Load Test a KServe Model (via gRPC)¶
This tutorial shows how easy it is to run a load test for KServe when using gRPC to make requests. We use a sklearn model to demonstrate. The same approach works for any model type.
Before you begin
- Try your first experiment. Understand the main concepts behind Iter8 experiments.

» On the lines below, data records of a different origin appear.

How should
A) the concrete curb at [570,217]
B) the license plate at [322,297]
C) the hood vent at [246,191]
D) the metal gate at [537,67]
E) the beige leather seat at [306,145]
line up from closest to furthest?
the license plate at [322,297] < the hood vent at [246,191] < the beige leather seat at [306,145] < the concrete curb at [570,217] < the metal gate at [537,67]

- Ensure that you have the kubectl CLI.
- Have access to a cluster running KServe. You can create a KServe Quickstart environment as follows:
curl -s "https://raw.githubusercontent.com/kserve/kserve/release-0.10/hack/quick_install.sh" | bash
Deploy an InferenceService¶
Create an InferenceService which exposes a gRPC port. The following serves the sklearn irisv2 model:
cat <<EOF | kubectl create -f -
apiVersion: "serving.kserve.io/v1beta1"
kind: "InferenceService"
metadata:
name: "sklearn-irisv2"
spec:
predictor:
model:
modelFormat:
name: sklearn
runtime: kserve-mlserver
protocolVersion: v2
storageUri: "gs://seldon-models/sklearn/mms/lr_model"
ports:
- containerPort: 9000
name: h2c
protocol: TCP
EOF
Launch Experiment¶
Launch the Iter8 experiment inside the Kubernetes cluster:
GRPC_HOST=$(kubectl get isvc sklearn-irisv2 -o jsonpath='{.status.components.predictor.address.url}' | sed 's#.*//##')
GRPC_PORT=80
iter8 k launch \
--set "tasks={ready,grpc,assess}" \
--set ready.isvc=sklearn-irisv2 \
--set ready.timeout=180s \
--set grpc.protoURL=https://raw.githubusercontent.com/kserve/kserve/master/docs/predict-api/v2/grpc_predict_v2.proto \
--set grpc.host=${GRPC_HOST}:${GRPC_PORT} \
--set grpc.call=inference.GRPCInferenceService.ModelInfer \
--set grpc.dataURL=https://gist.githubusercontent.com/kalantar/6e9eaa03cad8f4e86b20eeb712efef45/raw/56496ed5fa9078b8c9cdad590d275ab93beaaee4/sklearn-irisv2-input-grpc.json \
--set assess.SLOs.upper.grpc/error-rate=0 \
--set assess.SLOs.upper.grpc/latency/mean=5000 \
--set assess.SLOs.upper.grpc/latency/p'97\.5'=7500 \
--set runner=job
About this experiment
This experiment consists of three tasks, namely, ready, grpc, and assess.
The ready task checks if the sklearn-irisv2
InferenceService exists and is Ready
.
The grpc task sends call requests to the inference.GRPCInferenceService.ModelInfer
method of the cluster-local gRPC service with host address ${GRPC_HOST}:${GRPC_PORT}
, and collects Iter8's built-in gRPC load test metrics.
The assess task verifies if the app satisfies the specified SLOs: i) there are no errors, ii) the mean latency of the service does not exceed 50 msec, and iii) the 97.5th percentile latency does not exceed 200 msec.
This is a single-loop Kubernetes experiment where all the previously mentioned tasks will run once and the experiment will finish. Hence, its runner value is set to job
.
You can assert experiment outcomes, view an experiment report, and view experiment logs as described in your first experiment.
Some variations and extensions of this experiment
- The grpc task can be configured with load related parameters such as the number of requests, requests per second, or number of concurrent connections.
- The assess task can be configured with SLOs for any of Iter8's built-in gRPC load test metrics.
Clean up¶
iter8 k delete
kubectl delete inferenceservice sklearn-irisv2